How to Improve Your Credit Score
When you are wanting to do anything with your finance, whether it be to get a mortgage, a loan or even a credit card you will need a good credit score. Yes, don’t get us wrong, there are plenty of lenders and brokers, including us who offer bad credit loans. But, a lot of companies in the industry won’t want to associate with you if you don’t have good credit. Hence why you should improve your credit score.
Having a good credit score isn’t just something good to look at. It is something which will open more doors for you and potentially lead you to lower interest rates. So, it isn’t only good for business, but also for saving you money. Here are some tips on how to improve your credit score:
1. Look at your report & fix mistakes
Your credit score is based on the information from your credit report. If this information isn’t accurate then your credit score won’t be either. In this case, you should contact the company which is giving you false information as soon as possible. As this could mean your score is lower than it should be. Usually, we would suggest that you check your credit report annually, this is so you are able to spot and change any mistakes that it holds.
2. Keep your credit utilisation low
Keeping your credit card utilisation low, preferably under 30% of your limit, shows lenders that you can manage your credit sensibly. This will help you massively as it increases your chances of being approved as well as gives you a chance of getting lower interest rates.
3. Get on the electoral roll
One way to improve your credit score is to get on the electoral roll (register to vote). It can help to improve the way lenders view you.
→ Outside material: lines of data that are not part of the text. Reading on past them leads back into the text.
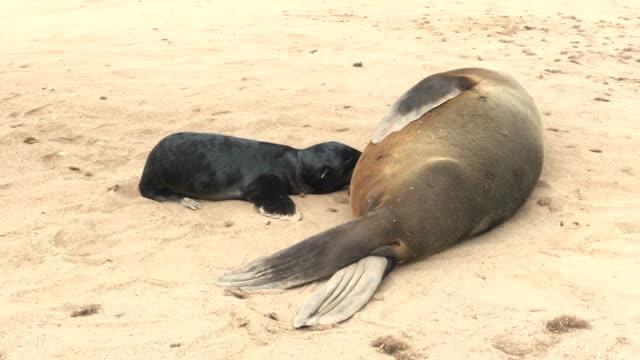 Cape fur seals, Namibia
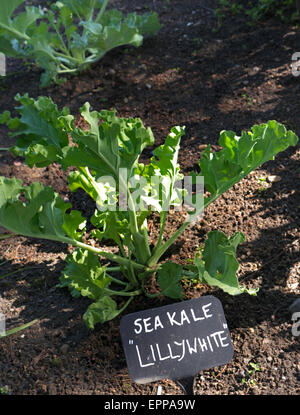 how to grow sea kale
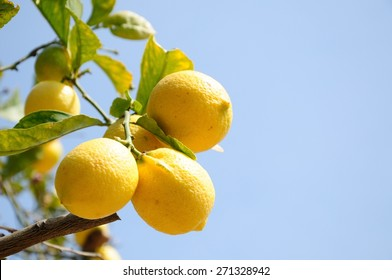 Lemon tree branch full of fruits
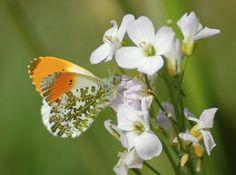 katedaviesdesign:      Orange tip butterfly ©Kate Davies Design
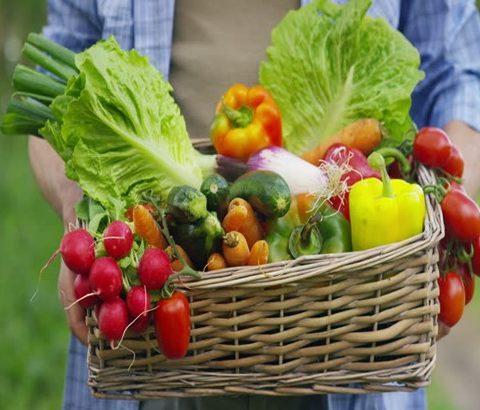Plaasvars groente & vrugte mandjie – R200 (eintlik waarde is R300)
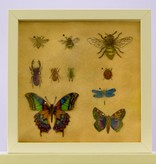 Insectenkastje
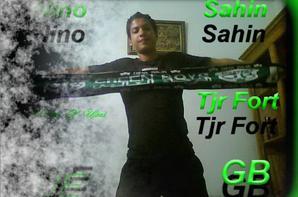 Fan De Les Verts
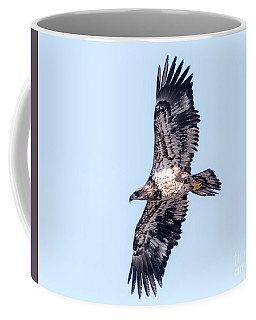 Juvenile Bald Eagle 2017 Coffee Mug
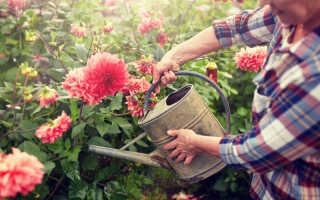 Топ-7 вероятных причин отсутствия цветения у георгинов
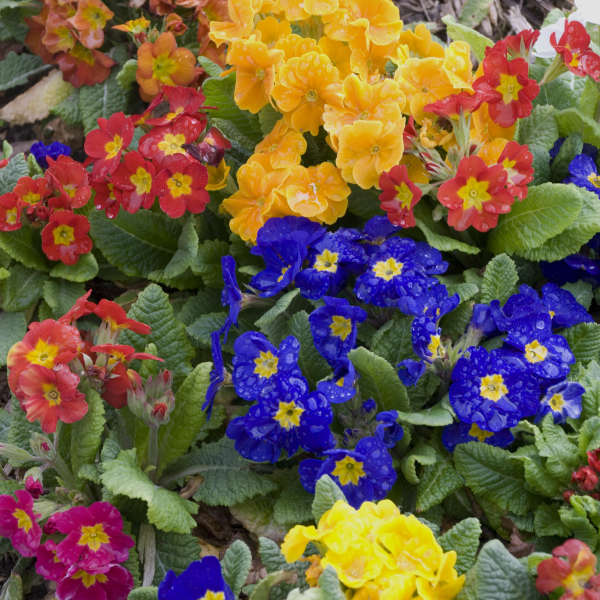 Primula 'Pacific Hybrids' English Primrose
This way credit reference agencies are able to verify who you are, which can make you appear more stable to lenders.
4. Avoid making multiple credit applications in a short space of time
Every time you make an application for credit, a ‘hard search’ is carried out on your account and a mark is left on your credit report. You shouldn’t do this multiple times in a short period as it can negatively affect your credit score. One of the bonus’ of applying for a loan with us is that you only have to do one application. This is sent to multiple lenders who will then decide if they want to lend to you, so you have less of a chance of being rejected for starters but also less of a chance of your credit score is negatively affected.
5. Prove you repay your bills
Utility bills – such as your mobile phone contract or your gas bill – count as a form of credit. They’re a great way to show lenders you can pay your bills back reliably. This will boost your credit score if you pay back them in full and on time. But, you need to be aware that they could also negatively impact your score if you aren’t consistent and good with the repayments.
6. Check for fraudulent activity
Similarly to one of the previous points, if something on your credit report is incorrect or doesn’t apply to you, i.e. if someone applied for credit in your name without your knowledge, contact the credit reference agency immediately to have your file updated. It could be a sign of fraud, which is the last thing you want.
County Court Judgements (CCJs)
A CCJ is issued by the law and can last on your credit report for 6 years. It will have a negative impact on your credit score. As well as this it is likely that not many lenders will want to lend to you. This is due to the seriousness of a CCJ. Although, If you’re having problems keeping up with payments, visit The Money Advice Service.